Exhibit 5.1
| HUNTON & WILLIAMS LLP RIVERFRONT PLAZA, EAST TOWER 951 EAST BYRD STREET RICHMOND, VIRGINIA 23219-4074 TEL 804 • 788 • 8200 FAX 804 • 788 • 8218 |
| FILE NO: 69209.000001 |
March 13, 2008 |
Board of Directors
Bimini Capital Management, Inc.
3305 Flamingo Drive
Vero Beach, Florida 32963
Registration Statement on Form S-8 Relating to the
Bimini Capital Management, Inc. 2003 Long Term Incentive Compensation Plan
Ladies and Gentlemen:
We have acted as special counsel for Bimini Capital Management, Inc., a Maryland corporation (the “Company”), in connection with the Registration Statement on Form S-8 (the “Registration Statement”) filed by the Company on the date hereof with the Securities and Exchange Commission (the “Commission”) under the Securities Act of 1933, as amended (the “Securities Act”), with respect to 3,000,000 additional shares of the Company’s Class A common stock, $0.001 par value per share (the “Plan Shares”), reserved for issuance under the Company’s 2003 Long Term Incentive Compensation Plan (the “Plan”), as referenced in the Registration Statement. This opinion is being furnished in accordance with the requirements of Item 8(a) of Form S-8 and Item 601(b)(5)(i) of Regulation S-K under the Securities Act.
In connection therewith, we have relied upon, among other things, our examination of such documents, records of the Company and certificates of its officers and public officials as we have deemed necessary for purposes of the opinions expressed below. For purposes of the opinions expressed below, we have assumed (i) the authenticity of all documents submitted to us as originals, (ii) the conformity to the originals of all documents submitted as certified or photostatic copies and the authenticity of the originals thereof, (iii) the legal capacity of natural persons, (iv) the genuineness of signatures and (v) the due authorization, execution and delivery of all documents by all parties and the validity, binding effect and enforceability thereof (other than the authorization, execution and delivery of documents by the Company and the validity, binding effect and enforceability thereof upon the Company).
Based upon the foregoing and such other information and documents as we have considered necessary for the purposes hereof, we are of the opinion that:
1. The Company has been duly incorporated and is validly existing and in good standing under the laws of the State of Maryland.
2. The issuance of the Plan Shares has been duly authorized by the Company and, upon issuance pursuant to the terms of the Plan, the Plan Shares will be validly issued, fully paid and nonassessable.
The foregoing opinion is limited to the laws of the State of Maryland, and we do not express any opinion herein concerning any other law.
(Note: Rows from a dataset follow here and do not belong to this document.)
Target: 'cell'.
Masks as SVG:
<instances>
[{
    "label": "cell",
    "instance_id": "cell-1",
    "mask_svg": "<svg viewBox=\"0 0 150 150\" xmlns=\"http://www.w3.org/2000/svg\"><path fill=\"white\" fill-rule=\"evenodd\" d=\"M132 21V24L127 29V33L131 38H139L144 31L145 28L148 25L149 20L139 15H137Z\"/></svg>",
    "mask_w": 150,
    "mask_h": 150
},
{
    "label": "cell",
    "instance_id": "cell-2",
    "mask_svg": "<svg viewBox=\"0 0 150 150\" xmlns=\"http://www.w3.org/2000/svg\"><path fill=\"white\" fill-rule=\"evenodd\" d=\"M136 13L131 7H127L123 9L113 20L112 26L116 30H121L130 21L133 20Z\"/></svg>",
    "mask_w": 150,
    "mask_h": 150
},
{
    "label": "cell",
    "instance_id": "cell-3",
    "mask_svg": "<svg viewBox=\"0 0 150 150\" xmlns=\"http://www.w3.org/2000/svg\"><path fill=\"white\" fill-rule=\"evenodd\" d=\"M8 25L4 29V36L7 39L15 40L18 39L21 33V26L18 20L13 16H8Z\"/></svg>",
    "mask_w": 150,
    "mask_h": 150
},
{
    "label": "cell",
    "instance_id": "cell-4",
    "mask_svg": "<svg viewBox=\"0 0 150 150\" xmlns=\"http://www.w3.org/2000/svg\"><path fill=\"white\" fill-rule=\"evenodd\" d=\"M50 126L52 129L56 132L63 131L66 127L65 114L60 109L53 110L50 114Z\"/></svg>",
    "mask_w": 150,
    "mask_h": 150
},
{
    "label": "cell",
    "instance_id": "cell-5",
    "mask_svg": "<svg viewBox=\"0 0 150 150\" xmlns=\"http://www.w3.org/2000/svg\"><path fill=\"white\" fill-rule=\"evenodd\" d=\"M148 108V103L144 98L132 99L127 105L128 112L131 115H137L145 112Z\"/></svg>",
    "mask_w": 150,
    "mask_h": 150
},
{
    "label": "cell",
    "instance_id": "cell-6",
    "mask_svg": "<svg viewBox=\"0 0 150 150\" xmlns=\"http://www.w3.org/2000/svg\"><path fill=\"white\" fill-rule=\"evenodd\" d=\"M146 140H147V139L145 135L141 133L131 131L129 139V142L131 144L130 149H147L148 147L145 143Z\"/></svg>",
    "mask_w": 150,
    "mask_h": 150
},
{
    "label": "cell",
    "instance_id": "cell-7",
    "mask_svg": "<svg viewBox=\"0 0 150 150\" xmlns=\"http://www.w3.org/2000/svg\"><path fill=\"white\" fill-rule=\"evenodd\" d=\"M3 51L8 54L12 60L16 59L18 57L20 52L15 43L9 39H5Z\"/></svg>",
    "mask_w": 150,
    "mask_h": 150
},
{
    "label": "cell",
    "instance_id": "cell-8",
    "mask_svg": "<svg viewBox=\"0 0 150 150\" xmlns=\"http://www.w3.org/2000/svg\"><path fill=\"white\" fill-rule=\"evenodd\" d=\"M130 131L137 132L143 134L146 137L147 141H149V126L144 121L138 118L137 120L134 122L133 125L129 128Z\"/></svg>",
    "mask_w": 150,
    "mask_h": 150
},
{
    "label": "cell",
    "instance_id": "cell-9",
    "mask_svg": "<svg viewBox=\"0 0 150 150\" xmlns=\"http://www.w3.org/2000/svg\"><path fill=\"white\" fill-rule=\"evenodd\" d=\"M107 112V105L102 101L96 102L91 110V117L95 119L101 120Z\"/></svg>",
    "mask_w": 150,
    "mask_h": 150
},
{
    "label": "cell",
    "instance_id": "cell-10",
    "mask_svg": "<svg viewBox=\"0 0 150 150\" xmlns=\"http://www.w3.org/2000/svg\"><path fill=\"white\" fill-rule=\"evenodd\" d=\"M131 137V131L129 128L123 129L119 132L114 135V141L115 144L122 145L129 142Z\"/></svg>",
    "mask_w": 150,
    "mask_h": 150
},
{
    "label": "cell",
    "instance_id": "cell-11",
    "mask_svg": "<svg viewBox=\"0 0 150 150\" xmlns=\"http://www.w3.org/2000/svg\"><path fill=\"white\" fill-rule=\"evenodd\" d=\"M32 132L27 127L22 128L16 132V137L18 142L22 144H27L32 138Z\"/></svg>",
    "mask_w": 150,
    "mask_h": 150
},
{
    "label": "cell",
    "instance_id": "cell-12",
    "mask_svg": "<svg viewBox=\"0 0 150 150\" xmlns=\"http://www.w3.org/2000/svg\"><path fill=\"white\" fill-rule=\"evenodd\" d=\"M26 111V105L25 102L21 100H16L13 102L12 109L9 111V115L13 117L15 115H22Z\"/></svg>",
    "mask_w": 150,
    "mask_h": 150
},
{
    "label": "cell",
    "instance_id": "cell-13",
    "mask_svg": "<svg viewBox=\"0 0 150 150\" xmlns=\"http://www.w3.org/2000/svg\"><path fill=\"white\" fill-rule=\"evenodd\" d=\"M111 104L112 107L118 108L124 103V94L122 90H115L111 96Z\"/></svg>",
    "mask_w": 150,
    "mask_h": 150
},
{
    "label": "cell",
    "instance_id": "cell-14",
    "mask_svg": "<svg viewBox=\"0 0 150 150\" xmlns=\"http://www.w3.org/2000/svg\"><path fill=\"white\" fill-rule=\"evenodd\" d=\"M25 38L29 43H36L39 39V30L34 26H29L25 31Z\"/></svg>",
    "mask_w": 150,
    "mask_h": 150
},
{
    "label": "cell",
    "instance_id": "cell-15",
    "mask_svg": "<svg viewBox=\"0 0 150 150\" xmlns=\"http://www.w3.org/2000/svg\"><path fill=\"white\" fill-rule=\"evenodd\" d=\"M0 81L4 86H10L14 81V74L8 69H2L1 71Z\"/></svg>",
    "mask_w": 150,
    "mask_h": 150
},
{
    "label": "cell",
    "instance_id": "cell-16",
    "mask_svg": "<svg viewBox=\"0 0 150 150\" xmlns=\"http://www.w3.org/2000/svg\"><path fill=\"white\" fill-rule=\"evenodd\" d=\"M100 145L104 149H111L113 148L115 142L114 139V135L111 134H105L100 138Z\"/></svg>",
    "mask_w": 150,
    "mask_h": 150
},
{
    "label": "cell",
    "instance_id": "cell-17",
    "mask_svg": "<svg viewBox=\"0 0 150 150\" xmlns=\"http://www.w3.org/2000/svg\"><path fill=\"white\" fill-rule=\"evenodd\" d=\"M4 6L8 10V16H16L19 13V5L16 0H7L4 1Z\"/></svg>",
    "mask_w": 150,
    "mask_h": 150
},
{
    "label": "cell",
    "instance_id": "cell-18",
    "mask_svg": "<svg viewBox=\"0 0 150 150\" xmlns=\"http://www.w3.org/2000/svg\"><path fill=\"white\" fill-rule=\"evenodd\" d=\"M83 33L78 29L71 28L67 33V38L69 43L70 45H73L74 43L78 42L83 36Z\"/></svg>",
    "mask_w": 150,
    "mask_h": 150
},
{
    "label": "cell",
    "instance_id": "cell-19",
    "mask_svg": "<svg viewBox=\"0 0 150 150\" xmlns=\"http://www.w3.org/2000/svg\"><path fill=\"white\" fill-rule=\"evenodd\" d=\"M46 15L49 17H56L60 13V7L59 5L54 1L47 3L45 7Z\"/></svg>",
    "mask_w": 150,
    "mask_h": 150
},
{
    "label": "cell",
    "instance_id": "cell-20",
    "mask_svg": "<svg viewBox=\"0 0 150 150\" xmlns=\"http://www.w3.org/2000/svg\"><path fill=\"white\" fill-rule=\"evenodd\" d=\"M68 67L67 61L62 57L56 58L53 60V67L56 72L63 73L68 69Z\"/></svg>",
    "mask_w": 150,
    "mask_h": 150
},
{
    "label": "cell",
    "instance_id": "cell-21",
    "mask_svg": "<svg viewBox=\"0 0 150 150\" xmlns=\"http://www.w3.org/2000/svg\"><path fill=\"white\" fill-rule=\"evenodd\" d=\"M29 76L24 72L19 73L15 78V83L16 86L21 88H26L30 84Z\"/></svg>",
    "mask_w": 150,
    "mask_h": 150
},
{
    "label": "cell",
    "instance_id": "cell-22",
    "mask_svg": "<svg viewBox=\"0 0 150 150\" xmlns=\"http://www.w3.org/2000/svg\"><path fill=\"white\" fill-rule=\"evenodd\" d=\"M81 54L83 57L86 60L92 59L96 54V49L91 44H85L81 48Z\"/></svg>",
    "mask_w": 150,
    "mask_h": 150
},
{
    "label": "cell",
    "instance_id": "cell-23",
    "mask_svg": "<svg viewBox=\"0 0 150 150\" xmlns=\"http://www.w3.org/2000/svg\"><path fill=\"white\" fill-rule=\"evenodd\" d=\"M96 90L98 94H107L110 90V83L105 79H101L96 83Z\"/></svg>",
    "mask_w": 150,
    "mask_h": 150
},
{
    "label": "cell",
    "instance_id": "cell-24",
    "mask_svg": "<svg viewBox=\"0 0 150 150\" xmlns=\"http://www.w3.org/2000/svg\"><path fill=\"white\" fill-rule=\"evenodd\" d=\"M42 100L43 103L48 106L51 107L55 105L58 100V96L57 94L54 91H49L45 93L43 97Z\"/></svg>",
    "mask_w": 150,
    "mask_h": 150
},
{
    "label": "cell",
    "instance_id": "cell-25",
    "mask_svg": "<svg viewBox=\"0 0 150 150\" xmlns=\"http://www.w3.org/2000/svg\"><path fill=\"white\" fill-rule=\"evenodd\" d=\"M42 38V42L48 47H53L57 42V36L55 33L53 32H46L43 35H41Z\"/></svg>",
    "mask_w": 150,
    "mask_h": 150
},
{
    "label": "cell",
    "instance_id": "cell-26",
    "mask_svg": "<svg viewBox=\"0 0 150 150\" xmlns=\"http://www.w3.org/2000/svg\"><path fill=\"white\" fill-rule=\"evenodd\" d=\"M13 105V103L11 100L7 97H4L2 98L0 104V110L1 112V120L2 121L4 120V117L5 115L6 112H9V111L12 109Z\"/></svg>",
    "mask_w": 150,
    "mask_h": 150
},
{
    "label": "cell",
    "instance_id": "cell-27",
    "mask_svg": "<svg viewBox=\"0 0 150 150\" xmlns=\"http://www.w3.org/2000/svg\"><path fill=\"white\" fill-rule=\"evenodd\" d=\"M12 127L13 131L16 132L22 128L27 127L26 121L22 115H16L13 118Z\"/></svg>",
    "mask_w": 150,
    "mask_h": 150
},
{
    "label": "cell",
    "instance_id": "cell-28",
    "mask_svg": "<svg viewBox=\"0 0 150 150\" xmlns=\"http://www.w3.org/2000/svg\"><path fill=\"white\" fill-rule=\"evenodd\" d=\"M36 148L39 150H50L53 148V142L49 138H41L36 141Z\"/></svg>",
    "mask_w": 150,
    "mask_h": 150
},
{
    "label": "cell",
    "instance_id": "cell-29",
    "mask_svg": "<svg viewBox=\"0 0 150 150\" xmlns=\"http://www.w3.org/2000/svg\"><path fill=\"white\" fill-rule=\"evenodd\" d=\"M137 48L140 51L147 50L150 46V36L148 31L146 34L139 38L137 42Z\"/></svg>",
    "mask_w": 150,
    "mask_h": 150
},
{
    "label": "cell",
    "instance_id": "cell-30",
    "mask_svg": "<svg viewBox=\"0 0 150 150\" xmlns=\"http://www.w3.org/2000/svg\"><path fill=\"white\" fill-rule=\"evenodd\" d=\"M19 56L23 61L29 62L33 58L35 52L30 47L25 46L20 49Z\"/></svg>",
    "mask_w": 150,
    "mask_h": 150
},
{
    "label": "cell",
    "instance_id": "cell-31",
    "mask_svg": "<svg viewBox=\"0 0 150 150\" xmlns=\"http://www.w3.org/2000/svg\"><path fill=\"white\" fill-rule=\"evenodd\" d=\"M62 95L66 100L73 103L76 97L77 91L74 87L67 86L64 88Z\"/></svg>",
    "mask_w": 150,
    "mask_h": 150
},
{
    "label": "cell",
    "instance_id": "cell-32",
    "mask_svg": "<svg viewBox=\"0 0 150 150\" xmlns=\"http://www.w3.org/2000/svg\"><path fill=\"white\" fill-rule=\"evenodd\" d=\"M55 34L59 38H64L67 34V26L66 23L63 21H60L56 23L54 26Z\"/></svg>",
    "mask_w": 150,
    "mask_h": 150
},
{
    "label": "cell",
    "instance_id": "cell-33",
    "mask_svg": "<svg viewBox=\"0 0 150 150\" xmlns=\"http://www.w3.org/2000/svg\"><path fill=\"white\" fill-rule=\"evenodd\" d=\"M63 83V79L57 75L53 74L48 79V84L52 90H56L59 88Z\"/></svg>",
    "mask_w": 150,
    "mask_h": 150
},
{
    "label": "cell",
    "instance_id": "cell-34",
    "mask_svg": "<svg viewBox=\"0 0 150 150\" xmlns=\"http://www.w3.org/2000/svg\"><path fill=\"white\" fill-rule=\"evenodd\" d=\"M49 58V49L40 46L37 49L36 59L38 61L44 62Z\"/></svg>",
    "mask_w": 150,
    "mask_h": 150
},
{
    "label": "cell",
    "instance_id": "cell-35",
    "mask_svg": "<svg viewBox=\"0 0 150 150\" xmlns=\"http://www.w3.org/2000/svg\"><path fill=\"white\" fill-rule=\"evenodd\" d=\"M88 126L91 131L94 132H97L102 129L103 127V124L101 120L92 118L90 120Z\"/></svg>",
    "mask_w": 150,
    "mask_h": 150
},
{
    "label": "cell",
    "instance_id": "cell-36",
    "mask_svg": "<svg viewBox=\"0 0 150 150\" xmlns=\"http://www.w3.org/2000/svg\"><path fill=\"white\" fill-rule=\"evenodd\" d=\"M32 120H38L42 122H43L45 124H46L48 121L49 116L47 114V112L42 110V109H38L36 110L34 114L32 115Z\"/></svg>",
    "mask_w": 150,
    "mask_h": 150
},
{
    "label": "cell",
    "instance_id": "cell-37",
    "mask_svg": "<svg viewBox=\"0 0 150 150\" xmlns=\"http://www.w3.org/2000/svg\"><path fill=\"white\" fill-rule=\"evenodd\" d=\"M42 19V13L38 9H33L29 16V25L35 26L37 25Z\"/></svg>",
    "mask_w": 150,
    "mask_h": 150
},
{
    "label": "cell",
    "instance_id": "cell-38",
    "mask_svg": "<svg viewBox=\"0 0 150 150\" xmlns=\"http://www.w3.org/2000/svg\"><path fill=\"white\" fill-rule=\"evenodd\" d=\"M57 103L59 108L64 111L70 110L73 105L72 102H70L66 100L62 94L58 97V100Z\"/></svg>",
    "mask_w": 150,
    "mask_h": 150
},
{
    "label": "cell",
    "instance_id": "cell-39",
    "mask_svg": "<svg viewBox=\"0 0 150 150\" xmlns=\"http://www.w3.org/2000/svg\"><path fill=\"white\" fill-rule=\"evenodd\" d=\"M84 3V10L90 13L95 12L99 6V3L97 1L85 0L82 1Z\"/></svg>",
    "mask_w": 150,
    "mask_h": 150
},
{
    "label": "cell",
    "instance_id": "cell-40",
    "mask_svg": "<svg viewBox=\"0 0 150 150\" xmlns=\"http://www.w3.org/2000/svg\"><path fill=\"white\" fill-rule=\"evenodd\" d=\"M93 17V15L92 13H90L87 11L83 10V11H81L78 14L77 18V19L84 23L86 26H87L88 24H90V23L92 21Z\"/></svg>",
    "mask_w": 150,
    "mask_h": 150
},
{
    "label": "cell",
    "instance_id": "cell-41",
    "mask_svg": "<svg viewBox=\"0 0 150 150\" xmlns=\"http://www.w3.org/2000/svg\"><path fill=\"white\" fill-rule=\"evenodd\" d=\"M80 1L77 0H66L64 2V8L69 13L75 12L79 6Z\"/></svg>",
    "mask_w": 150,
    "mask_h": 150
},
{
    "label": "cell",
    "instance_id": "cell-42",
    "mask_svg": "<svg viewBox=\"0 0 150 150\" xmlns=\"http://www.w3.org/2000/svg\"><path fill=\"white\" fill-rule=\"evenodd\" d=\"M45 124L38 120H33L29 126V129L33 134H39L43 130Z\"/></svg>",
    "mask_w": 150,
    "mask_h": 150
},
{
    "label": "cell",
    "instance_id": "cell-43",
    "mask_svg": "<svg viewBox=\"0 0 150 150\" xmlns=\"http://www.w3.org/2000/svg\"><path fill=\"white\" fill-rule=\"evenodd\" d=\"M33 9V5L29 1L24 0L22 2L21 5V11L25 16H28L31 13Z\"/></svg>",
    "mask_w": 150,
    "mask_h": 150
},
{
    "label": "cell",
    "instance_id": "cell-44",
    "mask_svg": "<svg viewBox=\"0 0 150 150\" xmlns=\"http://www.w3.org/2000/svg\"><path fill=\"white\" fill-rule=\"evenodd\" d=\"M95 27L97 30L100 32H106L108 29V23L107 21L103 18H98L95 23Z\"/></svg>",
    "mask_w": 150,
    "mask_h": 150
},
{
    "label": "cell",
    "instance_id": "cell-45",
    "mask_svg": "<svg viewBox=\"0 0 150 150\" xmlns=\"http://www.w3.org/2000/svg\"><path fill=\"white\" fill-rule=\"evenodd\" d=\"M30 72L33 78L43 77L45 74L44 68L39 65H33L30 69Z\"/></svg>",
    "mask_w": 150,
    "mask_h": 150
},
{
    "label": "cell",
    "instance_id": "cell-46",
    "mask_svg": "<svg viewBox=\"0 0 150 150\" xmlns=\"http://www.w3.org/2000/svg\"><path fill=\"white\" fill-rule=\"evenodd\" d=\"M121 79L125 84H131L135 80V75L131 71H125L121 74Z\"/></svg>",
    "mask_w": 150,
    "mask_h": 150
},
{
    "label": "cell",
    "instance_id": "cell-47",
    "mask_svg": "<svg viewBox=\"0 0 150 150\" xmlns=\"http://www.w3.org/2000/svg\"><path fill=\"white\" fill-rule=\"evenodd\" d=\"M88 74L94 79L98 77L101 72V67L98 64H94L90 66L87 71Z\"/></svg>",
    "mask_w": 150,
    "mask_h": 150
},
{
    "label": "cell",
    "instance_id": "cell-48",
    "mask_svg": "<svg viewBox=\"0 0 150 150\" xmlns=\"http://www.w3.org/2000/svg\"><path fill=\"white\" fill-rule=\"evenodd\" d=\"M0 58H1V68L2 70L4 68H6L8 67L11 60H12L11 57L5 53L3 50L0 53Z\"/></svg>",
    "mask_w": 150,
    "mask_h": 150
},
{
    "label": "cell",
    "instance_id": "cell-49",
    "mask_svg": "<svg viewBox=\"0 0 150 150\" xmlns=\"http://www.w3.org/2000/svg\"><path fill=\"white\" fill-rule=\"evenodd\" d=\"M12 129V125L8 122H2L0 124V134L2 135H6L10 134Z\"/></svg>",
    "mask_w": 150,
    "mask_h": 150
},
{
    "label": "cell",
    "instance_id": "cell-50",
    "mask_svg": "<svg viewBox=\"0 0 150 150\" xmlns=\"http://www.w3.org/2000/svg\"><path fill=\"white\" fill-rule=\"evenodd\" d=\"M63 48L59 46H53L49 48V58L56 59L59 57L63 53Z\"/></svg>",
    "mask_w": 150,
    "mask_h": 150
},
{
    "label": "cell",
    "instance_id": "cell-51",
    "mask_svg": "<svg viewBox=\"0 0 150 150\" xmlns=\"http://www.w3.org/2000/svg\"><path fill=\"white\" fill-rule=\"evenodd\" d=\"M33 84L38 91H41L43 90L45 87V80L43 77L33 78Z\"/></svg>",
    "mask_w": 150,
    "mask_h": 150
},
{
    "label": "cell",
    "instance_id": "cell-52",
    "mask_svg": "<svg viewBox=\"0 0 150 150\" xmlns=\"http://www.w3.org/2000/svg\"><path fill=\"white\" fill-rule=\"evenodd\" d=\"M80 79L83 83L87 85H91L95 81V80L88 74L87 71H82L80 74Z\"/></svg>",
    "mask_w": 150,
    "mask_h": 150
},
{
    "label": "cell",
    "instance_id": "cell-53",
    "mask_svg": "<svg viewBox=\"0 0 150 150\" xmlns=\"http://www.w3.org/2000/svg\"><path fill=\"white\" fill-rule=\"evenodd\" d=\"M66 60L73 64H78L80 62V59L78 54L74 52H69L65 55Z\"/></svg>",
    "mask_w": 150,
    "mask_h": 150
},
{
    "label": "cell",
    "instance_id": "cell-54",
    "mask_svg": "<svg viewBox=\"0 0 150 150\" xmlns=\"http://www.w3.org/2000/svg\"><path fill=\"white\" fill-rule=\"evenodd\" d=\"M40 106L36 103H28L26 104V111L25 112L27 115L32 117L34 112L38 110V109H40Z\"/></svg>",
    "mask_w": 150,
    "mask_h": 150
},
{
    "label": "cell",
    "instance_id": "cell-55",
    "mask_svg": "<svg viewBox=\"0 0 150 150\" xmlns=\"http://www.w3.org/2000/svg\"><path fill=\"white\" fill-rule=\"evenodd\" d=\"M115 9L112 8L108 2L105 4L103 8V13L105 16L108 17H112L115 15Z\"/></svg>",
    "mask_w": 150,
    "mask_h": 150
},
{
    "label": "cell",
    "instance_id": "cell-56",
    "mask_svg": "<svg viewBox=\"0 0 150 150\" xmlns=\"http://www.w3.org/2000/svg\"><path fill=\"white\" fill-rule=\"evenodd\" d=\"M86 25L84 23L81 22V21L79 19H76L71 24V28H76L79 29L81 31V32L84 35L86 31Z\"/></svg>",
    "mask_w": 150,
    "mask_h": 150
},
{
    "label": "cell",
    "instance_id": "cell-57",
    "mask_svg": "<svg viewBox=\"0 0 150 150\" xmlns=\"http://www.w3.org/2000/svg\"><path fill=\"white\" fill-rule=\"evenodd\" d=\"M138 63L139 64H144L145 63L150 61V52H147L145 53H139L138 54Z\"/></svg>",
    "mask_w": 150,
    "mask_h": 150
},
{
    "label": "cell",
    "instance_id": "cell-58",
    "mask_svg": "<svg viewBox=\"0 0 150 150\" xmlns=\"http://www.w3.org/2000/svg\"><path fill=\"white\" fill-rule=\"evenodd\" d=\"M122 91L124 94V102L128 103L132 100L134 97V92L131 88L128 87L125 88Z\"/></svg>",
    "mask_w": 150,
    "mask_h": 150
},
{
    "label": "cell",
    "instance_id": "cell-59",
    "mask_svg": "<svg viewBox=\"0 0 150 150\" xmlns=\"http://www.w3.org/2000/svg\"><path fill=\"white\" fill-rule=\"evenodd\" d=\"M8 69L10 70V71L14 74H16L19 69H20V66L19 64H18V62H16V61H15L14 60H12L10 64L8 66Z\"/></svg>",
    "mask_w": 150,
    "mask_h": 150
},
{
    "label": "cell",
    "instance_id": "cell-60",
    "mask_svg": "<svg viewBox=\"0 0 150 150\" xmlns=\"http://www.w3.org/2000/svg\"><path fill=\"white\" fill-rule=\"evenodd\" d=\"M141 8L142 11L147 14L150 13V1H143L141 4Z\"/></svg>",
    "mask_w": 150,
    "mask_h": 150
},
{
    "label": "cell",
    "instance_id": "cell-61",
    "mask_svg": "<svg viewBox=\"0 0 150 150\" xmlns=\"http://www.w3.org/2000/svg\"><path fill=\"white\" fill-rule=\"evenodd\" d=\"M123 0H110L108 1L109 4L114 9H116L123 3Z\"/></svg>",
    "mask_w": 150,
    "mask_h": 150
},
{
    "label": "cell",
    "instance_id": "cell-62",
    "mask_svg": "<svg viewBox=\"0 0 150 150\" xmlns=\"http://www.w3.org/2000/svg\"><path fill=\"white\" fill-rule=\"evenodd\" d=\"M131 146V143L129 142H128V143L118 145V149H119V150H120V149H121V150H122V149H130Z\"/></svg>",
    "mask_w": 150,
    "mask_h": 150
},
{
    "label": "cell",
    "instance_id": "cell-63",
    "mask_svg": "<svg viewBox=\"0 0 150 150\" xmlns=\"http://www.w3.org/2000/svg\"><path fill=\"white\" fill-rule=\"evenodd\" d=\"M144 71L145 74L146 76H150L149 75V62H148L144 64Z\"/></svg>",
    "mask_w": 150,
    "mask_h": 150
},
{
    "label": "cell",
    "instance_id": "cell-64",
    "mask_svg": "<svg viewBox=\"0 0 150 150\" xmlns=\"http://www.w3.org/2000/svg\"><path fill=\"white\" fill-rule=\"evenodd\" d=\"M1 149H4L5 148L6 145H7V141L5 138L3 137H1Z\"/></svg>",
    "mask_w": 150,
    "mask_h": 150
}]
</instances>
Our opinion set forth in paragraph (1) above is based solely on a certificate of the Department of Assessment and Taxation of the State of Maryland dated March 7, 2008.
We hereby consent to the filing of this opinion with the Commission as Exhibit 5.1 to the Registration Statement. In giving this consent, we do not admit that we are within the category of persons whose consent is required by Section 7 of the Securities Act or the rules and regulations promulgated thereunder by the Commission.
This opinion is limited to the matters stated in this letter, and no opinions may be implied or inferred beyond the matters expressly stated in this letter. This opinion is given as of the date hereof and we assume no obligation to advise you after the date hereof of facts or circumstances that come to our attention or changes in the law, including judicial or administrative interpretations thereof, that occur which could affect the opinions contained herein.